12. Pour soutenir que la décision ordonnant son transfert aux autorités italiennes serait intervenue en violation de ces dispositions, M. D... n'invoque aucune circonstance autre que celle mettant en cause le dispositif d'accueil et de traitement des demandes d'asile en Italie évoquée au point 10 et qui le placerait dans une situation de particulière vulnérabilité imposant d'instruire sa demande d'asile en France. Pour les motifs rappelés ci-dessus, le préfet n'a pas davantage entaché sa décision d'une erreur manifeste d'appréciation de sa situation personnelle au regard des dispositions de l'article 17 du règlement (UE) n° 604/2013 du 26 juin 2013.

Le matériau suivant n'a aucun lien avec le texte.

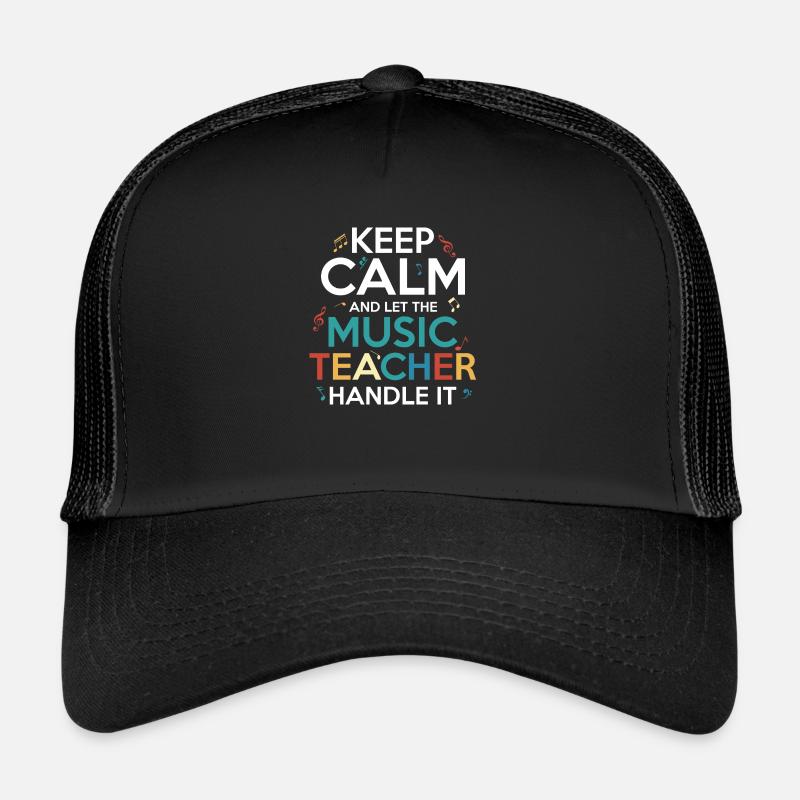 Keep Calm And Let The Music Teacher Handle It Stud Trucker Cap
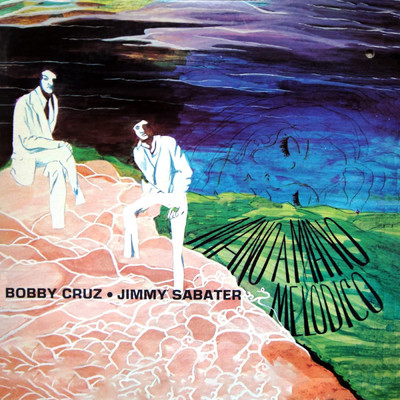 I Want You To Be My Girl/Bobby Cruz／Jimmy Sabater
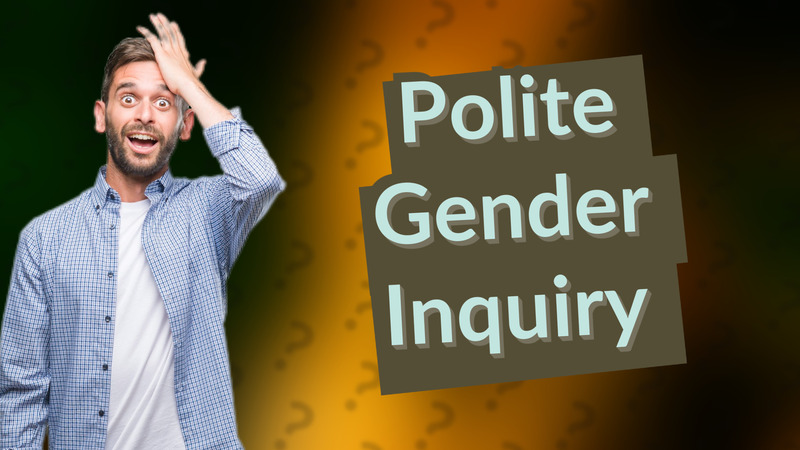 Polite Gender Inquiry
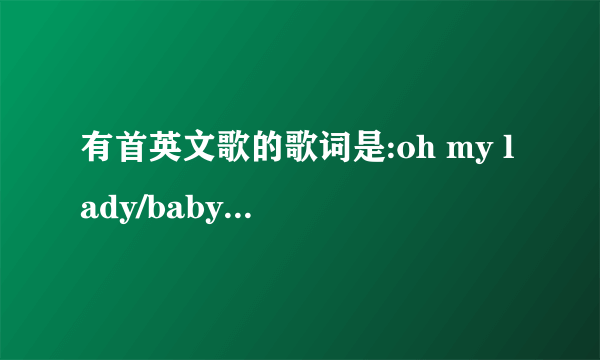 有首英文歌的歌词是:oh my lady/baby女孩唱的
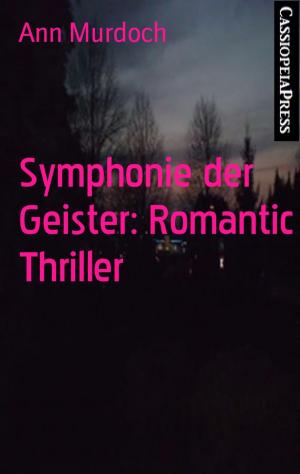 Book cover of Symphonie der Geister: Romantic Thriller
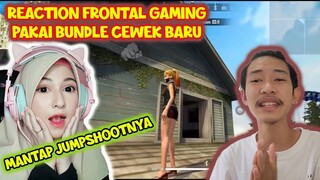 Reaction frontal gaming Setelah sekian lama, Pake Bundle Cewek paling disukai Fr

13. Pour le surplus, M. D... se borne à reprendre devant le juge d'appel les mêmes moyens que ceux invoqués en première instance sans plus de précisions ou de justifications et sans les assortir d'éléments nouveaux. Il y a lieu d'écarter ces moyens par adoption des motifs retenus par le premier juge et tirés de ce que l'arrêté du 1er août 2019 décidant son transfert a été pris par une autorité compétente, qu'il est suffisamment motivé et n'est pas entaché d'un défaut d'examen sérieux de sa situation personnelle.
Sur les conclusions dirigées contre l'arrêté portant assignation à résidence :
14. En premier lieu, M. D... n'est pas fondé, compte tenu de ce qui a été dit précédemment aux points 2 à 13, à exciper de l'illégalité de la décision de transfert.
15. En second lieu, et pour le surplus, M. D... se borne à reprendre devant le juge d'appel les mêmes moyens que ceux invoqués en première instance sans plus de précisions ou de justifications et sans les assortir d'éléments nouveaux. Il y a lieu d'écarter ces moyens par adoption des motifs retenus par le premier juge et tirés de ce que l'arrêté du 1er août 2019 décidant son assignation à résidence est suffisamment motivé et n'est entaché ni d'une erreur manifeste d'appréciation ni d'une erreur de droit.
16. Il résulte de ce qui précède que M. D... n'est pas fondé à soutenir que c'est à tort que, par le jugement attaqué, le magistrat désigné du tribunal administratif de Nantes a rejeté sa demande tendant à l'annulation des arrêtés du 1er août 2019 décidant de son transfert aux autorités italiennes et l'assignant à résidence. Par voie de conséquence doivent être rejetées les conclusions du requérant aux fin d'injonction et celles tendant au bénéfice des dispositions des articles 37 de la loi du 10 juillet 1991 et L.761-1 du code de justice administrative.
DECIDE :
Article 1er : La requête de M. D... est rejetée.
Article 2 : Le présent arrêt sera notifié à M. A... D... et au ministre de l'intérieur. Une copie sera transmise au préfet de Maine-et-Loire.
Délibéré après l'audience du 6 mars 2020 à laquelle siégeaient :
- M. Lenoir, président de chambre,
- M. C..., président-assesseur,
- Mme Gélard, premier conseiller.
Rendu public par mise à disposition au greffe de la juridiction le 31 mars 2020.
Le président,
H. LENOIR
La République mande et ordonne au ministre de l'intérieur en ce qui le concerne, et à tous huissiers de justice à ce requis en ce qui concerne les voies de droit commun contre les parties privées, de pourvoir à l'exécution de la présente décision.